In worship we also encounter beauty, which as Orthodox Christian Fyodor Dostoyevsky wrote, will save the world.   Beauty saves the world because it overcomes humanity’s tendency to rely on its own rationality and reason.  Beauty speaks to humanity of  a different logic which exists in the universe which is quite beyond human understanding.   Everything in creation is not just practical and utilitarian.    Beauty speaks of mystery, and the person who experiences beauty is the person capable of also realizing this non-human, non-rational view of the universe.   Beauty and mystery speak to us of God.

            To help overcome the human reliance on their own intelligence and rationality (in effect to acknowledge the existence of reason and being greater than humanity), scripture (God’s Word) and tradition are given to humanity.  Those who accept these guiding forces in the world constitute the Church.     Tradition thus becomes an important means for humans to escape the trap and limits of their own time and place by offering a “timeless” wisdom and understanding which has come down to us through time but which are not limited by the contemporary or the “now.” 

            For contemporary people whose lives are governed by the newest and latest discovery or idea, and who live by a creed of pragmatism and individualism (in other words, whose lives are totally governed by Enlightenment ideals), it might be hard to understand why anyone would be concerned about any kind of tradition.    One can gain some glimpse of how powerful tradition can be in people’s lives (for good or ill) by watching  the movie, THE FIDDLER ON THE ROOF, or the Israeli movie, USHPIZIN.  For indeed in Orthodoxy there is a tendency to want to allow tradition to guide all things in the life of the Church.   Tradition can serve as a liberating release from the imprisonment to self and one’s own logic which can be created by extreme individualism and enslaving oneself to contemporary culture.

            In the modern world, the Orthodox  struggle greatly with the ideals of the Enlightenment and its focus on the individual human.   Orthodoxy certainly suspects the over emphasis on individualism in modern Western life leads to further human separation, isolation and alienation, all aspects of the fallen world, and all in opposition to the ideal of love.     Extreme individualism is seen as being related to the death of the human who is by nature a relational being.     Dostoyevsky’s story “The Onion” is an example of an extremely self-centered woman who not wanting others to be saved chooses to stay in hell rather than allow her salvation to also be the salvation of others.  For Orthodoxy, individualism is often seen as the very cause of Eve and Adam’s sin.   Individualism, when combined with the human’s reliance on their own rationality, is seen as the cause of so much of the world’s suffering.   The Orthodox worldview assumes there is a good and right, and also an evil and wrong way of doing things.   Love is what makes the good.  We are created to be relational beings, not isolated individuals.

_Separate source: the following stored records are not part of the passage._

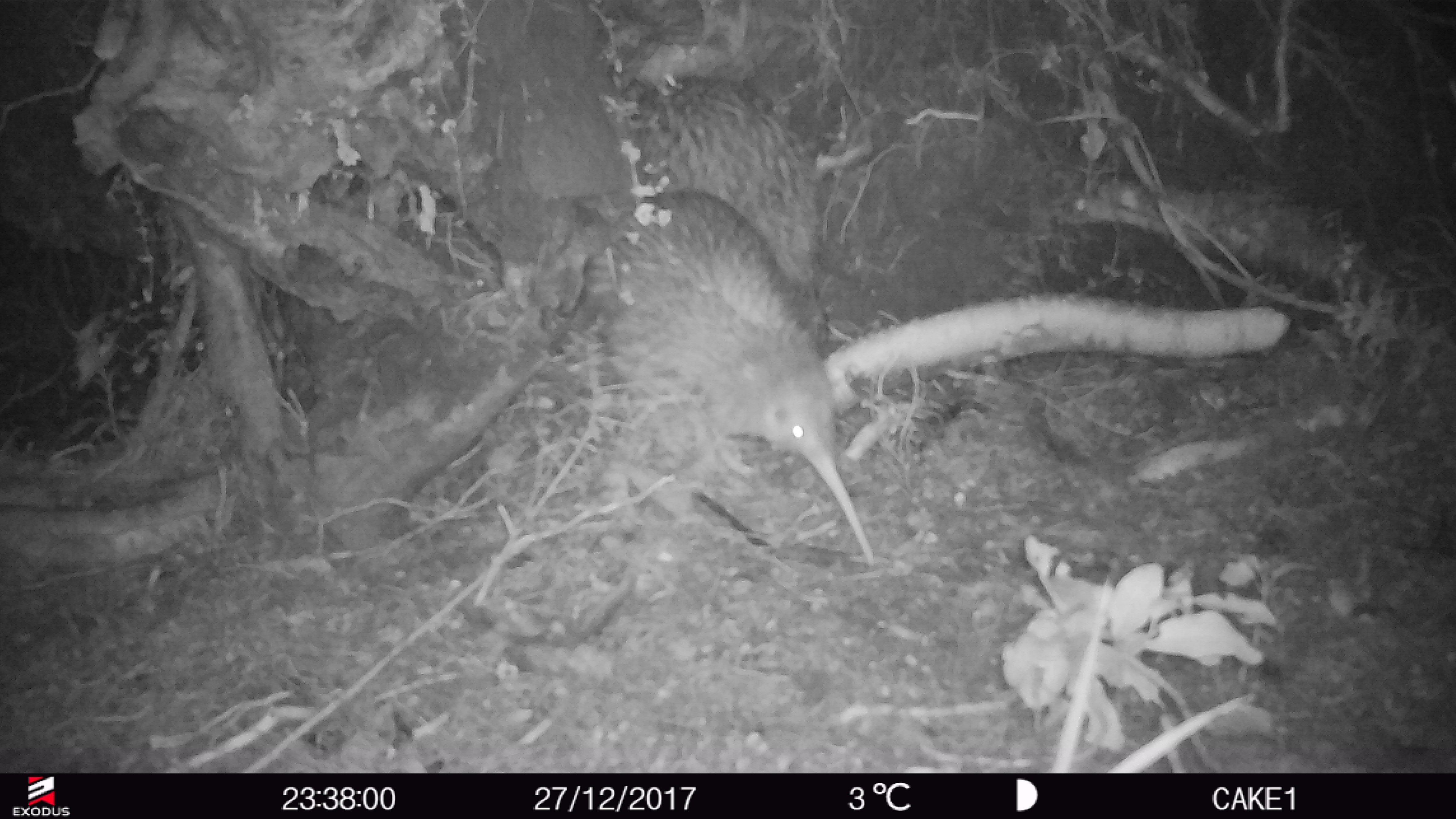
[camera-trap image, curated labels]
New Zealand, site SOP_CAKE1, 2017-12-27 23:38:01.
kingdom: Animalia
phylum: Chordata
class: Aves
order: Apterygiformes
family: Apterygidae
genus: Apteryx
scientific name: Apteryx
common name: kiwi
Kiwi (Apteryx).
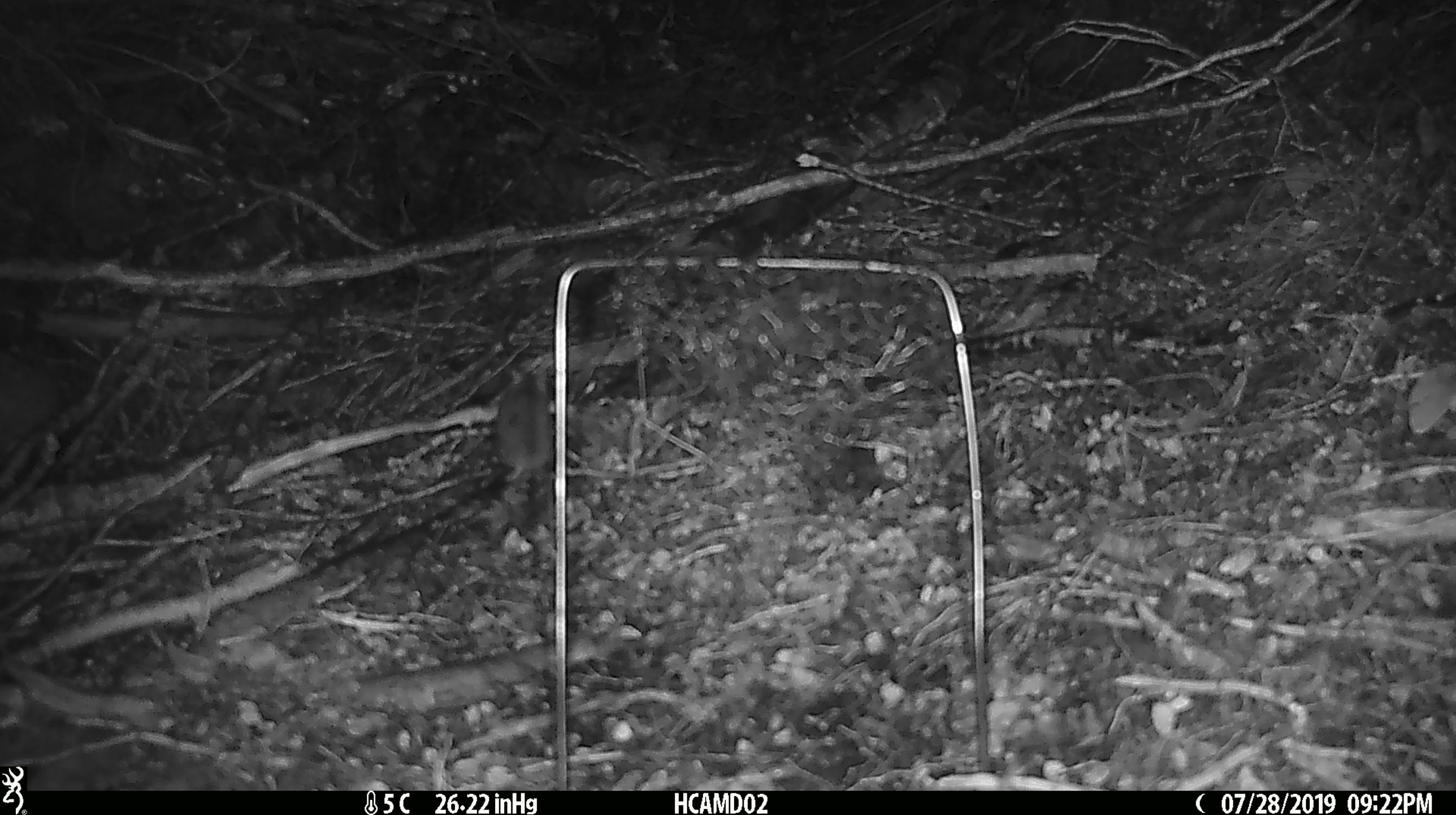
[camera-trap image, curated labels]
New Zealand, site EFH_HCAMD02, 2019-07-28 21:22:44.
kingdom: Animalia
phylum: Chordata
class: Mammalia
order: Rodentia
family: Muridae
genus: Mus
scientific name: Mus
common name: mouse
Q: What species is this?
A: Mouse (Mus).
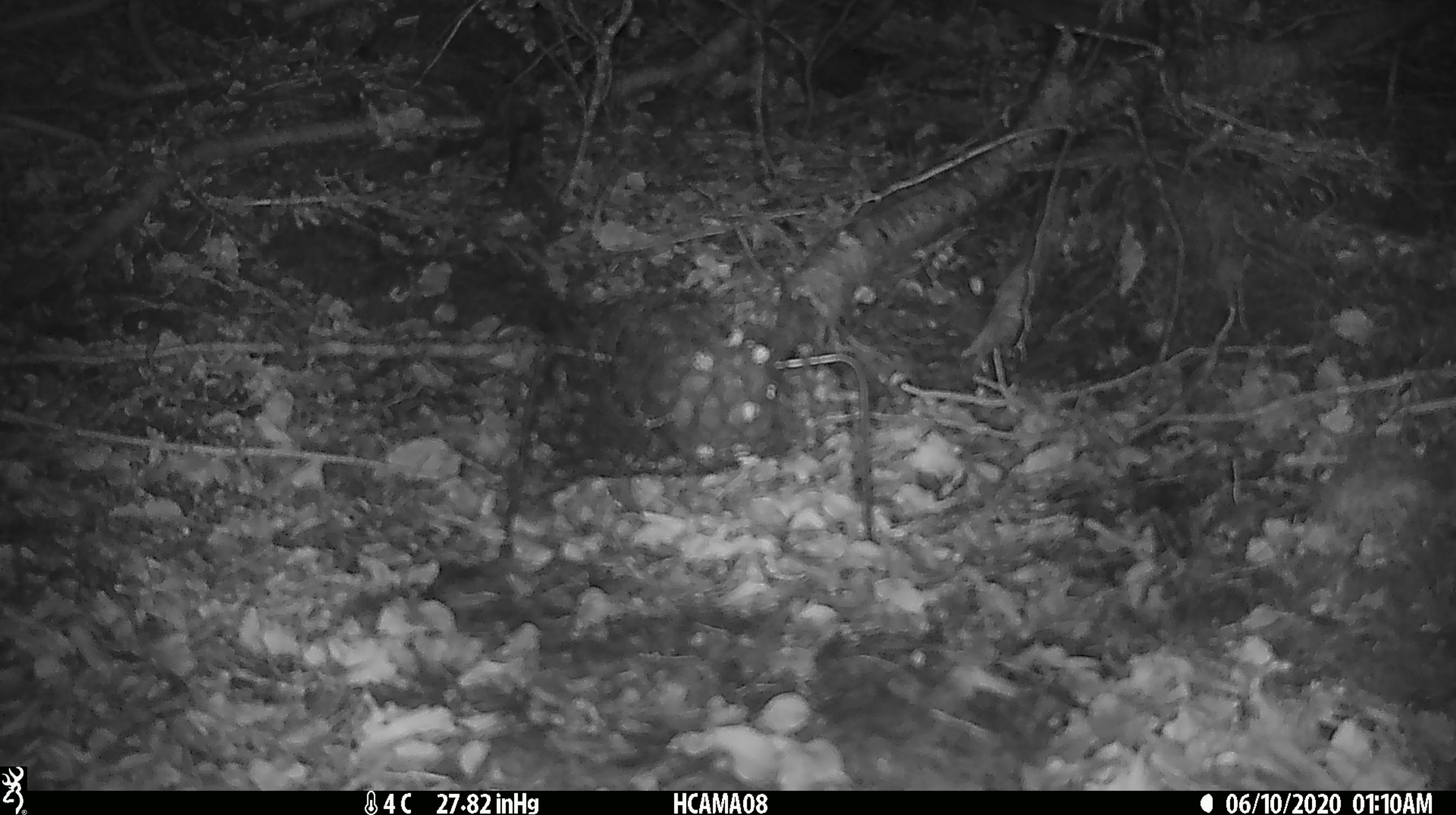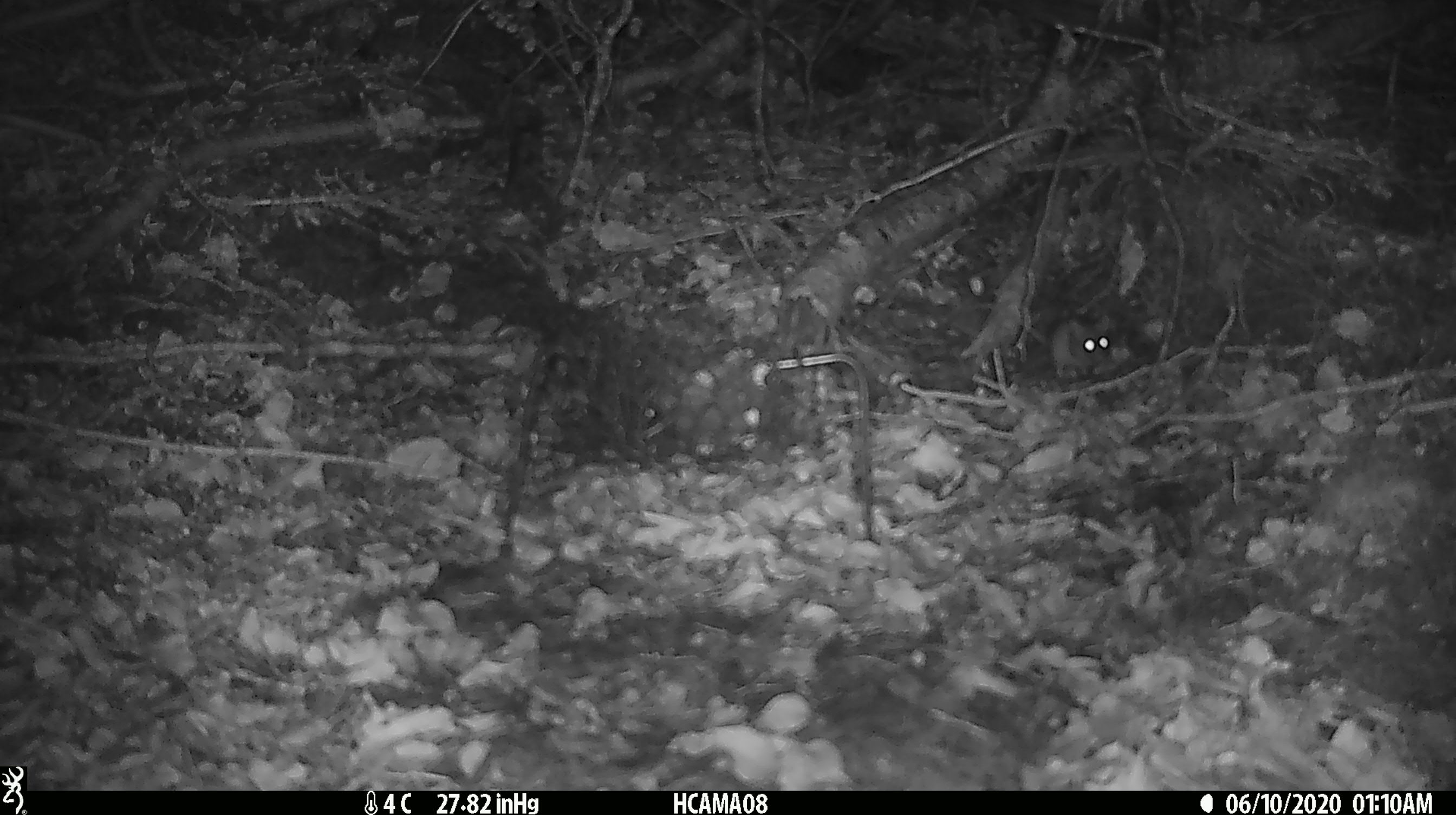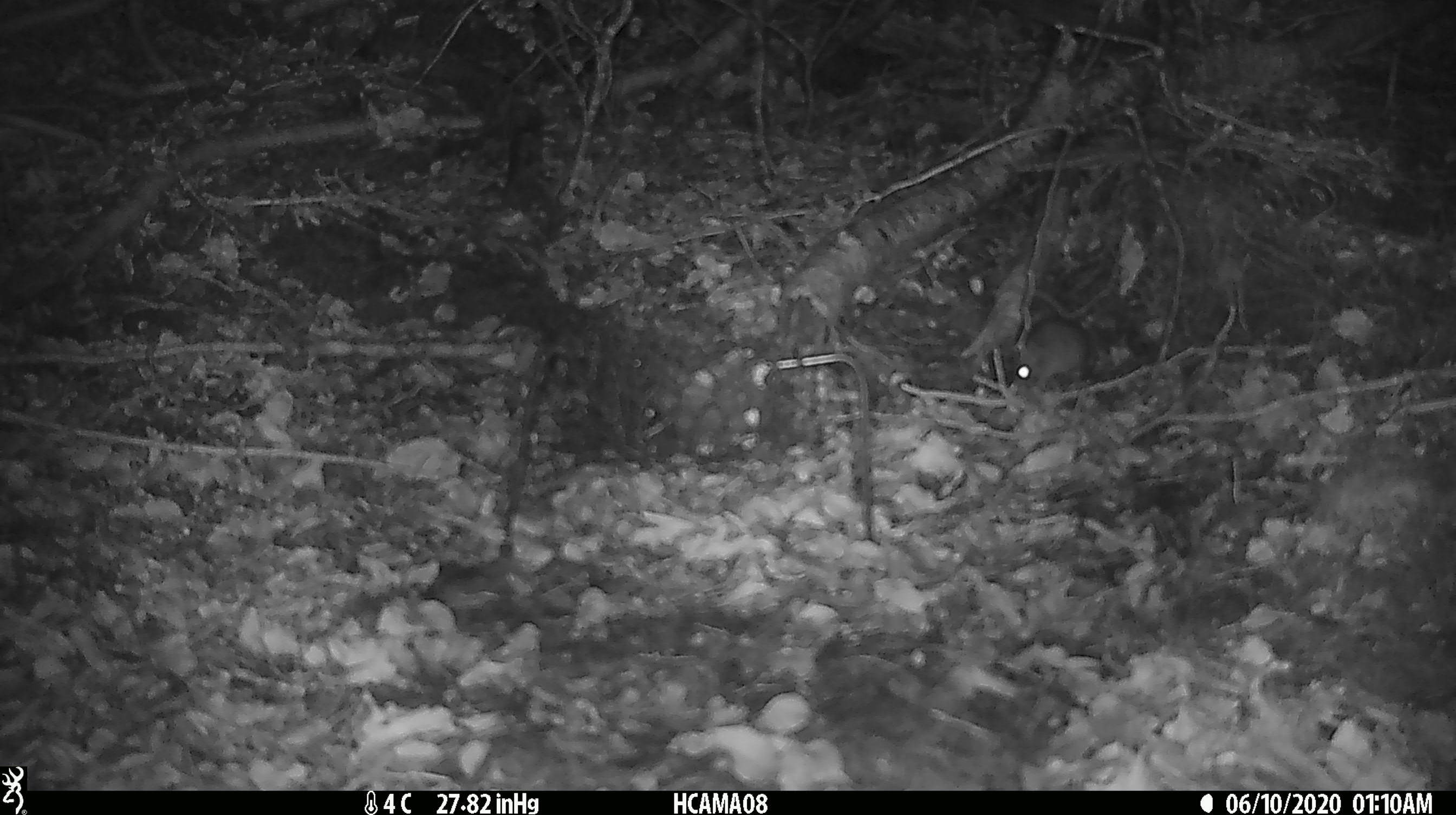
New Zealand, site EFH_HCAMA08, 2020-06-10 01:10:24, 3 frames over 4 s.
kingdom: Animalia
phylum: Chordata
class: Mammalia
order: Rodentia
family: Muridae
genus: Mus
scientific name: Mus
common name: mouse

In the same way that the sin of Adam and Eve affected all of humanity, so too the salvation in Christ is done for all the world.  There is no salvation which is purely individualistic; we are saved in communion with Christ and as part of the world which God so loves and transfigures in Christ.  Salvation does not consist in escaping this world and other people, but in being part of the world which is transfigured by Christ.